(Beginning of Extracted data)

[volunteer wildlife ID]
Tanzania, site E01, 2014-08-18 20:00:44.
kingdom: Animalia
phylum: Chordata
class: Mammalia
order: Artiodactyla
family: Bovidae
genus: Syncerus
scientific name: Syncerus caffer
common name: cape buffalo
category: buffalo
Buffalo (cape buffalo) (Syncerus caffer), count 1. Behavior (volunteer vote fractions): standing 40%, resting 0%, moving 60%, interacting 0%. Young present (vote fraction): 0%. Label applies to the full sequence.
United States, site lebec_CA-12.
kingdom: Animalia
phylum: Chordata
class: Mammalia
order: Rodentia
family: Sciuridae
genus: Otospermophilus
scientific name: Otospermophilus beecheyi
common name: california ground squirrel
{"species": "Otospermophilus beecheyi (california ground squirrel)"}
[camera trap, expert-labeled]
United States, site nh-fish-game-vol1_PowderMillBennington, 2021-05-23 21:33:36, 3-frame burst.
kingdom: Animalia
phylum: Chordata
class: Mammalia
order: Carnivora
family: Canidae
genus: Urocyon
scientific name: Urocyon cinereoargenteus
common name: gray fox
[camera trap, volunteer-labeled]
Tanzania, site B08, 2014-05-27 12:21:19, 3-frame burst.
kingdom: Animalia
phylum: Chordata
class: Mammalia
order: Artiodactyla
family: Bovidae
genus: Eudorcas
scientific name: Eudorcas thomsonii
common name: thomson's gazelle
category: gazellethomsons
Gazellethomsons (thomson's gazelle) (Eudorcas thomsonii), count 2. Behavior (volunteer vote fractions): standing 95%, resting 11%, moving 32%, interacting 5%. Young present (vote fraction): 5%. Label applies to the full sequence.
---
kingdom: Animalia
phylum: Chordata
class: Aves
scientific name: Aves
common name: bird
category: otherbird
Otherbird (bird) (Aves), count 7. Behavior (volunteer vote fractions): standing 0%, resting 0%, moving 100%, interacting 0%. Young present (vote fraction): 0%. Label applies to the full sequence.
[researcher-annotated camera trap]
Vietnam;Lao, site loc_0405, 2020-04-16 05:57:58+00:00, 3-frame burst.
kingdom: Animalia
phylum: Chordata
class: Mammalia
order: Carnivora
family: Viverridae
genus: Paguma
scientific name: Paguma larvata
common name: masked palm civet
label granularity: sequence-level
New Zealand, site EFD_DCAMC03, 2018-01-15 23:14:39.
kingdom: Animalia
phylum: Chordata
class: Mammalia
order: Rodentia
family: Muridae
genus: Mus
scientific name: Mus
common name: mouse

(End of Extracted data)

__Directions for this task__. Your response needs to restate the lines above exactly.

__Your solution__.
[volunteer wildlife ID]
Tanzania, site E01, 2014-08-18 20:00:44.
kingdom: Animalia
phylum: Chordata
class: Mammalia
order: Artiodactyla
family: Bovidae
genus: Syncerus
scientific name: Syncerus caffer
common name: cape buffalo
category: buffalo
Buffalo (cape buffalo) (Syncerus caffer), count 1. Behavior (volunteer vote fractions): standing 40%, resting 0%, moving 60%, interacting 0%. Young present (vote fraction): 0%. Label applies to the full sequence.
United States, site lebec_CA-12.
kingdom: Animalia
phylum: Chordata
class: Mammalia
order: Rodentia
family: Sciuridae
genus: Otospermophilus
scientific name: Otospermophilus beecheyi
common name: california ground squirrel
{"species": "Otospermophilus beecheyi (california ground squirrel)"}
[camera trap, expert-labeled]
United States, site nh-fish-game-vol1_PowderMillBennington, 2021-05-23 21:33:36, 3-frame burst.
kingdom: Animalia
phylum: Chordata
class: Mammalia
order: Carnivora
family: Canidae
genus: Urocyon
scientific name: Urocyon cinereoargenteus
common name: gray fox
[camera trap, volunteer-labeled]
Tanzania, site B08, 2014-05-27 12:21:19, 3-frame burst.
kingdom: Animalia
phylum: Chordata
class: Mammalia
order: Artiodactyla
family: Bovidae
genus: Eudorcas
scientific name: Eudorcas thomsonii
common name: thomson's gazelle
category: gazellethomsons
Gazellethomsons (thomson's gazelle) (Eudorcas thomsonii), count 2. Behavior (volunteer vote fractions): standing 95%, resting 11%, moving 32%, interacting 5%. Young present (vote fraction): 5%. Label applies to the full sequence.
---
kingdom: Animalia
phylum: Chordata
class: Aves
scientific name: Aves
common name: bird
category: otherbird
Otherbird (bird) (Aves), count 7. Behavior (volunteer vote fractions): standing 0%, resting 0%, moving 100%, interacting 0%. Young present (vote fraction): 0%. Label applies to the full sequence.
[researcher-annotated camera trap]
Vietnam;Lao, site loc_0405, 2020-04-16 05:57:58+00:00, 3-frame burst.
kingdom: Animalia
phylum: Chordata
class: Mammalia
order: Carnivora
family: Viverridae
genus: Paguma
scientific name: Paguma larvata
common name: masked palm civet
label granularity: sequence-level
New Zealand, site EFD_DCAMC03, 2018-01-15 23:14:39.
kingdom: Animalia
phylum: Chordata
class: Mammalia
order: Rodentia
family: Muridae
genus: Mus
scientific name: Mus
common name: mouse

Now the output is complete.